To achieve that I had to put Bravura in /usr/share/fonts. I was
wondering why installing it under Ubuntu does not work and copying into
/usr/share/fonts of the LP directory structure does not work, neither.

From my experience, LP only looks for Century Schoolbook and the music/brace fonts in that folder. Any other text font should be installed in a regular system location. On Ubuntu, if you put Bravura in "/home/YOUR_USER_NAME/.local/share/fonts", then you should be able to do what you tried above (manually, of course).

A real solution would be if this number would be calculated
automatically. But I couldn't get it to work:
\override TupletNumber #'text = #(integer->char
  (+ 59520 (tuplet-number::calc-denominator-text)))

I am trying that out, because it would help to get a consistent style
for the new fonts including the text font part.

I agree. That is a great idea! I don't have enough Scheme experience to know how to modify the text property like that, but that would certainly be very nice. On the other hand, I could just create a simple tuplet numerals file for your needs :) It would probably be better to access the glyphs from the complete Bravura font file, but sometimes you've got to take measures into your own hands and try something simpler. I doubt Steinberg will ever be changing those glyphs, so it's probably a safe bet.
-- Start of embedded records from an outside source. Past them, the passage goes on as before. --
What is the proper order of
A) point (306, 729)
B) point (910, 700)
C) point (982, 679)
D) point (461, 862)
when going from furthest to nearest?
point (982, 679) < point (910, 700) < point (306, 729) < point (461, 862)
2) Do you or does anyone know text fonts similar to the ones used in
 many old scores, like here:
http://javanese.imslp.info/files/imglnks/usimg/7/7f/IMSLP00115-Chopin_-_Ballade_No1.pdf
I've often looked for some nice fonts like those. A nice one I've found is called "OldStandardTT". It's free and supports an extensive character
 set including Latin, Greek, and Cyrillic:
http://www.fontsquirrel.com/fonts/old-standard-TT

Just to share what I found yesterday:
http://www.fontsquirrel.com/fonts/DubielPlain

But I am not really convinced (there are some irregularities e.g. in the
letter a).

Yeah, that one looks nice, but I agree that it's not as well constructed as we would like.